Well, here we are, folks – yet another Netflix series which barely ends in order to justify a second season. V-Wars Episode 10 isn’t as egregious as some I’ve seen, but it’s fairly close; a bunch of unanswered questions and unresolved story strands, a time jump, and so on, and so forth. This isn’t an ending, really, but unless the show does numbers it’ll be the only one this story gets.
Anyway, “Bloody But Unbow’d” begins with some bits and bobs involving Mila (Laura Vandervoort) and Elysse (Bo Martyn), which doesn’t end well, and Dez (Kyle Breitkopf) and Amelie (Sarah Abbott), which suggests it won’t end well a bit further down the line. But in good news, Senator Giroux (Laura de Carteret) and Luther (Ian Somerhalder) announce a revolutionary product to help with the infection, right when everyone seems to need it most. Mike (Adrian Holmes) is unable to feed, is losing his powers, and is behaving unpredictably, and it isn’t long before one of his own tries to kill him and Ava (Sydney Meyer), rather predictably, assumes control of the Bloods.
More on that in a moment, since there are further developments in Calix’s (Peter Outerbridge) master plan, which has turned him into a vampire. But we also learn that he poisoned BludSub, and the infection has been spread via the water supply to untold millions. These two strands quickly weave together, as Dez is kidnapped by the Bloods, and Ava announces to the world that Calix is their new leader.
Very little of this makes much sense to me. I imagine it perhaps would if it had actually been developed, but it seems to come out of nowhere and leaves more questions than answers. The final sequence occurs four months later, with Luther heading out to stop Calix, but it’s a lazy cliff-hanger that requires the passage of time to have occurred without any obvious effects. Right before this, Mila and Dani (Kimberly-Sue Murray) had a confrontation in the woods that we never got a resolution to either – as I said at the top, this isn’t an ending, it’s simply a show being cut off virtually halfway through.

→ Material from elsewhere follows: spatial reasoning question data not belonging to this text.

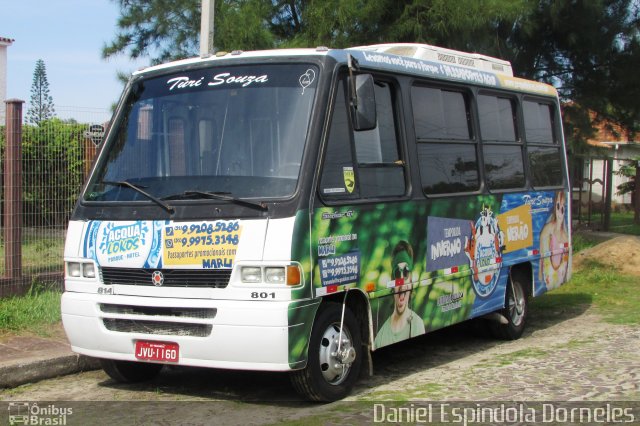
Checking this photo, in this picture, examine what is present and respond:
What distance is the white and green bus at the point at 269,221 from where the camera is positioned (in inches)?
240

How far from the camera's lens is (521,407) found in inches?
251

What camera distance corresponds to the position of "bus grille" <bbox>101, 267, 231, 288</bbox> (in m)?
6.18

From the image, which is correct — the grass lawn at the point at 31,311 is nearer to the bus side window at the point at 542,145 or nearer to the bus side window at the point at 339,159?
the bus side window at the point at 339,159

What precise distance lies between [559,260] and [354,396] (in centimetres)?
457

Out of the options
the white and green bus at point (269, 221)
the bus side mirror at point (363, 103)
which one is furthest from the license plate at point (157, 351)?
the bus side mirror at point (363, 103)

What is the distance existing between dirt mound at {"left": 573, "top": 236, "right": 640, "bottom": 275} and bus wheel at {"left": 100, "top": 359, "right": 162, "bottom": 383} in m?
9.40

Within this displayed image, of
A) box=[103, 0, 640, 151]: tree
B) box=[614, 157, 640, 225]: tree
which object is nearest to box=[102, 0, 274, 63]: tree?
box=[103, 0, 640, 151]: tree

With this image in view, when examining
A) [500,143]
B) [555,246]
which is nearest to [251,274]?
[500,143]

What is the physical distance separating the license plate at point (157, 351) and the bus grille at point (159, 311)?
217mm

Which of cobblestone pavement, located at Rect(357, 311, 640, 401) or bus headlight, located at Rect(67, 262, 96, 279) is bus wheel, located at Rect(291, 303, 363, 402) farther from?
bus headlight, located at Rect(67, 262, 96, 279)

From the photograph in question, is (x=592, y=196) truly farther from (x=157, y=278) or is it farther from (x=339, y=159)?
(x=157, y=278)

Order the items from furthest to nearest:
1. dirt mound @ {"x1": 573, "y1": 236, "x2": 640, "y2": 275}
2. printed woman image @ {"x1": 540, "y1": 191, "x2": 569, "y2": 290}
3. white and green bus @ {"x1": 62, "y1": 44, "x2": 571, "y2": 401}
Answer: dirt mound @ {"x1": 573, "y1": 236, "x2": 640, "y2": 275} → printed woman image @ {"x1": 540, "y1": 191, "x2": 569, "y2": 290} → white and green bus @ {"x1": 62, "y1": 44, "x2": 571, "y2": 401}

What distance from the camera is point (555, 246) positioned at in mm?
10312

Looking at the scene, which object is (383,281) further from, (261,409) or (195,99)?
(195,99)
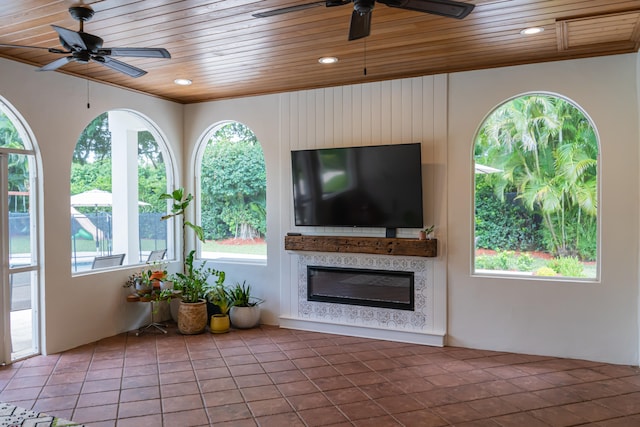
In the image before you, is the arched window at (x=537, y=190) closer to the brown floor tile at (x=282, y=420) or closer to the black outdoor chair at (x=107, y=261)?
the brown floor tile at (x=282, y=420)

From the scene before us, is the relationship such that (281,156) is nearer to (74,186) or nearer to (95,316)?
(74,186)

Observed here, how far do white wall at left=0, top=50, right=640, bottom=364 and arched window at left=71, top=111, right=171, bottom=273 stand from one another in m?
0.19

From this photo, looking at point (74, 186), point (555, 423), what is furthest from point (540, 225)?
point (74, 186)

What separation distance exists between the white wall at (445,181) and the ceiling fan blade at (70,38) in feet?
5.09

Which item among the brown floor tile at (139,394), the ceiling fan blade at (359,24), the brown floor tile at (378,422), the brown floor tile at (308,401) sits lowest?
the brown floor tile at (378,422)

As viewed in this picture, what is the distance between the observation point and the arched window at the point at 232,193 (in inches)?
227

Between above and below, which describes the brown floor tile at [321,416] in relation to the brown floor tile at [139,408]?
below

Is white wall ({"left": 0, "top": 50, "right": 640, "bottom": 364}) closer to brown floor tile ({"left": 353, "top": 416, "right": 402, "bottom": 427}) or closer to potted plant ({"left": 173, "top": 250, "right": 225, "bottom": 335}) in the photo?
potted plant ({"left": 173, "top": 250, "right": 225, "bottom": 335})

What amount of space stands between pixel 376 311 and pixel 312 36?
9.46 ft

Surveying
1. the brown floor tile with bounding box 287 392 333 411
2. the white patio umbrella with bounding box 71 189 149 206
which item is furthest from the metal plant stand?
the brown floor tile with bounding box 287 392 333 411

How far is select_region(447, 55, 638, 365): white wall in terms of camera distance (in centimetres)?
411

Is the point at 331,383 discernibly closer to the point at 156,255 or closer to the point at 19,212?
the point at 156,255

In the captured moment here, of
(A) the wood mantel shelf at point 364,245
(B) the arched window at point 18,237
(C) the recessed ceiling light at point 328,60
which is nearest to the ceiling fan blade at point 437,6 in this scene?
(C) the recessed ceiling light at point 328,60

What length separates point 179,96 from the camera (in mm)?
5773
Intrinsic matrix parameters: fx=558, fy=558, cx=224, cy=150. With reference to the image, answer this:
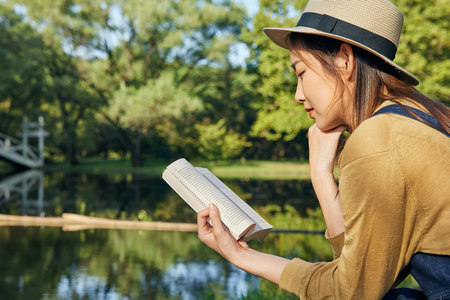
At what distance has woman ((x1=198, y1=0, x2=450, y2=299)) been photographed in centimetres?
134

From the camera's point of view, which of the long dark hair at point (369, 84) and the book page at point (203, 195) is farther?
the book page at point (203, 195)

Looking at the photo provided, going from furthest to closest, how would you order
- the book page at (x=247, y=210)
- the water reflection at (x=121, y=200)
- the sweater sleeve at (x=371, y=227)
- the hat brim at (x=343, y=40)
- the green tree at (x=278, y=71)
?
the green tree at (x=278, y=71), the water reflection at (x=121, y=200), the book page at (x=247, y=210), the hat brim at (x=343, y=40), the sweater sleeve at (x=371, y=227)

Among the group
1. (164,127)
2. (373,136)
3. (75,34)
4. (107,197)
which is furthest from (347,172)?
(164,127)

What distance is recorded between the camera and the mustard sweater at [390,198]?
133cm

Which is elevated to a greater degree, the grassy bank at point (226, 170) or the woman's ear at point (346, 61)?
the grassy bank at point (226, 170)

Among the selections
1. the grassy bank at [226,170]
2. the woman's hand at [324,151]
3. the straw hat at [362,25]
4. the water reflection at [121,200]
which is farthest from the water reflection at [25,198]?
the straw hat at [362,25]

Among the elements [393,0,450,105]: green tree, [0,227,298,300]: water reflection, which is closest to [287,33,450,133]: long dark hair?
[0,227,298,300]: water reflection

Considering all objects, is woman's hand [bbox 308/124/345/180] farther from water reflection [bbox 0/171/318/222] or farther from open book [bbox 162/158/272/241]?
water reflection [bbox 0/171/318/222]

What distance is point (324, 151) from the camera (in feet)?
6.80

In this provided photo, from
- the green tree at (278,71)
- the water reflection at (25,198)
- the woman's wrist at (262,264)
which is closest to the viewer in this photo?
the woman's wrist at (262,264)

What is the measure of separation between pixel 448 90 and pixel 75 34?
19.5m

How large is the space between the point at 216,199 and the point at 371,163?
58 cm

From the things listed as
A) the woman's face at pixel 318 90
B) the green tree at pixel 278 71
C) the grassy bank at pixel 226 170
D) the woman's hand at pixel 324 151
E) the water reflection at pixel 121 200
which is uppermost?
the green tree at pixel 278 71

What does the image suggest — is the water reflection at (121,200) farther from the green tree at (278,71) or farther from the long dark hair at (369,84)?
the long dark hair at (369,84)
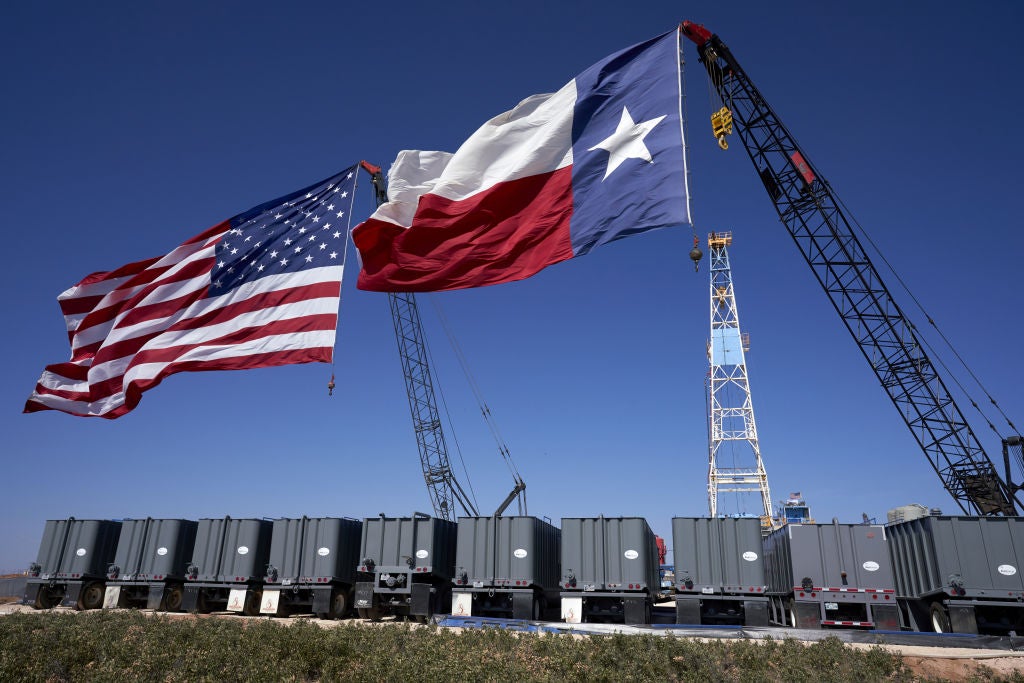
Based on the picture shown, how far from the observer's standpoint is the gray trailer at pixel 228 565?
92.1 feet

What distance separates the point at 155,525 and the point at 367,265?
24710mm

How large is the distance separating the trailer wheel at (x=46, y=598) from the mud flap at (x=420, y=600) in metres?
18.4

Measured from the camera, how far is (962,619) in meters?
19.8

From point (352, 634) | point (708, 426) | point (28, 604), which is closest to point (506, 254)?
point (352, 634)

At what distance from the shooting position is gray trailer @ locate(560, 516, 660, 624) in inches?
917

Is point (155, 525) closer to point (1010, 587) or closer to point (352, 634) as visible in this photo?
point (352, 634)

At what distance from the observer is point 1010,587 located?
65.3ft

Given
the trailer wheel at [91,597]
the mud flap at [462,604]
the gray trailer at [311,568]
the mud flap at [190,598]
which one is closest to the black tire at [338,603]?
the gray trailer at [311,568]

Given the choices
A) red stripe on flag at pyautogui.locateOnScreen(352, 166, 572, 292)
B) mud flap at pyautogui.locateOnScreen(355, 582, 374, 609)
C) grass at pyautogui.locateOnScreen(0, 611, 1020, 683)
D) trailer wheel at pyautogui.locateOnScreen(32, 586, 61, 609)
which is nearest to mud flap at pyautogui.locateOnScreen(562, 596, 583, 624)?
mud flap at pyautogui.locateOnScreen(355, 582, 374, 609)

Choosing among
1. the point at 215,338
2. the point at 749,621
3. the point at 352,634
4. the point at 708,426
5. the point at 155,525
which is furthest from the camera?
the point at 708,426

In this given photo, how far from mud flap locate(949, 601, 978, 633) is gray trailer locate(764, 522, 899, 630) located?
1.46m

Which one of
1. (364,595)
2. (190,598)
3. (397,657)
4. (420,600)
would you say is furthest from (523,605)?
(190,598)

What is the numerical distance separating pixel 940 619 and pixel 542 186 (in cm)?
1886

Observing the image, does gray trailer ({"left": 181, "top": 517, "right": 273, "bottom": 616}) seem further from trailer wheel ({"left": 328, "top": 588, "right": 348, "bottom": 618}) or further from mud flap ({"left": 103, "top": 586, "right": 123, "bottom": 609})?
trailer wheel ({"left": 328, "top": 588, "right": 348, "bottom": 618})
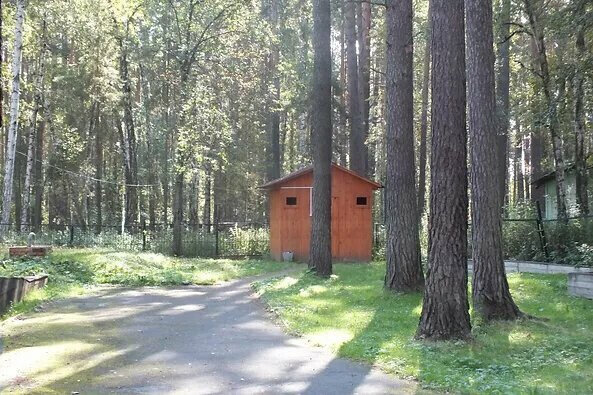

You must imagine how much of an audience is going to put up with this. Will they return for a second season because they’re genuinely invested and interested in what happens next, or will they avoid it out of annoyance and apathy? Is this a smart way of encouraging fan interest and securing a second season greenlight so more of the story can be told, or is it a cynical way of making audiences wait for a story that probably should have ended a couple of episodes prior? I’ve enjoyed V-Wars a fair bit, probably slightly more than most will, and I’ve tried to be fair in my assessment of it, but this is always the point where I question whether the previous nine episodes were worth a tenth that couldn’t be bothered to wrap things up.
How other people feel about all this will likely determine whether we go through all this again next year. I guess we’ll have to wait and see.